Marketing ‘one of the most stressful jobs in the world’

angry 1Independent clinical testing specialist London Medical Laboratory has confirmed what all marketers have long suspected; working in the sector is one of the most stressful jobs you can have and is likely to take a heavy toll on your heart.

April might well be Stress Awareness Month, but for some people, reducing the causes of stress can be extremely difficult.

Chronic long-term stress can lead to high blood pressure, which increases the risk of a heart attack and stroke, says the leading health testing expert Dr Quinton Fivelman PhD, chief scientific officer at London Medical Laboratory.

“Some jobs are just inherently stressful, but for many people it’s how they deal with potentially taxing situations that is most important. Deadlines are a key cause of stress for marketers.”

London Medical Laboratory’s study looked at what people said about their work-related stress levels. Using data from its Heart Health Profile blood test, the feedback was then combined with the incidence of heart problems in different professions.

From this information, the firm has compiled a list of the ten most demanding jobs, excluding armed services and emergency responders.

The most stressful job was that of welfare professionals, followed by customer services, legal professionals, teachers, librarians, recruitment consultants and GPs and health professionals.

Marketers emerge at number eight in the “hit parade”, with journalists and pharmacists making up the top ten.

According to careercast.com research, 78% marketers rate their job stress at seven or higher on a ten-point scale. Meeting deadlines, growth potential and interacting with the public all stacked up the stress.

Dr Fivelman commented: “Stress can also impact on the heart because of the ways we try to cope with it. Smoking, overeating and lack of physical activity can all increase our risk of cardiovascular disease.

“A heart health profile blood test will reveal cholesterol levels, and check for diabetes and inflammation. It will also measure biomarkers such as triglyceride, a body fat particularly associated with heart disease, and C-reactive protein (CRP). A high level of CRP in the blood has been linked to an increased risk of heart attack.”

## SUPPLIED ENTRIES

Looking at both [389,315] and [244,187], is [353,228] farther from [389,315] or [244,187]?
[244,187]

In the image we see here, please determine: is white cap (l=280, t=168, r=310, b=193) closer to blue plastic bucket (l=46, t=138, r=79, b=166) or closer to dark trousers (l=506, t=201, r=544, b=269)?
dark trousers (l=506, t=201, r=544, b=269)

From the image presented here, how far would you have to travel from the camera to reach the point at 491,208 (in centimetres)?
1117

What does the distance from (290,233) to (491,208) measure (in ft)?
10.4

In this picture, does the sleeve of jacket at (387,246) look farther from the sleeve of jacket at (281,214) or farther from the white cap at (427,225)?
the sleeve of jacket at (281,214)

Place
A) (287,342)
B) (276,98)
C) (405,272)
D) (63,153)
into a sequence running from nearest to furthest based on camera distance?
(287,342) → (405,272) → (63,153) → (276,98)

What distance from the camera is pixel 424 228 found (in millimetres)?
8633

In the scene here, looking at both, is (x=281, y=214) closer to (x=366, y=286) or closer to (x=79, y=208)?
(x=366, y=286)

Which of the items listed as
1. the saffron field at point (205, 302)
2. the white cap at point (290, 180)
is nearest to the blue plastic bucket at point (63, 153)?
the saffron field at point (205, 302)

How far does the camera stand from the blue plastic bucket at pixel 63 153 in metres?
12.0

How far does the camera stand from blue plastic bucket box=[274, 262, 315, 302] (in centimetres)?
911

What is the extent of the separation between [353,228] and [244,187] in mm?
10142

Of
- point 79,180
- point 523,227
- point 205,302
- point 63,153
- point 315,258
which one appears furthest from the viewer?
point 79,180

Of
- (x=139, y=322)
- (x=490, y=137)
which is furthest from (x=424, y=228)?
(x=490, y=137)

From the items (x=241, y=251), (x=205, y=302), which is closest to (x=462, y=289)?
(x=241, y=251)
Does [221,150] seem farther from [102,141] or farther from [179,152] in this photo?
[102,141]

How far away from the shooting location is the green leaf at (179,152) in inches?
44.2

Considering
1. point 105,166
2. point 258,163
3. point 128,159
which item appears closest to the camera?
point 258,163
* * *
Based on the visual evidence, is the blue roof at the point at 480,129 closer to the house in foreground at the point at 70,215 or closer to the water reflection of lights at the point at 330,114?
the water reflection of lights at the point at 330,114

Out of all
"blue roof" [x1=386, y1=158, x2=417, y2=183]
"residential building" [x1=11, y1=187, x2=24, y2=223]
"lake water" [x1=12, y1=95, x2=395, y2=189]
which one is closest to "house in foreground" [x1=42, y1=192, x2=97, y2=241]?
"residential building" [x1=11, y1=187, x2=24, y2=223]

## INSTRUCTIONS FOR THE TASK
Using the article on marketing stress, answer these questions:
1. What position does Dr Quinton Fivelman hold at London Medical Laboratory?
2. Which profession ranked as the most stressful job?
3. According to careercast.com research, what percentage of marketers rate their job stress at seven or higher on a ten-point scale?

## RESULT
1. Chief scientific officer
2. Welfare professionals
3. 78%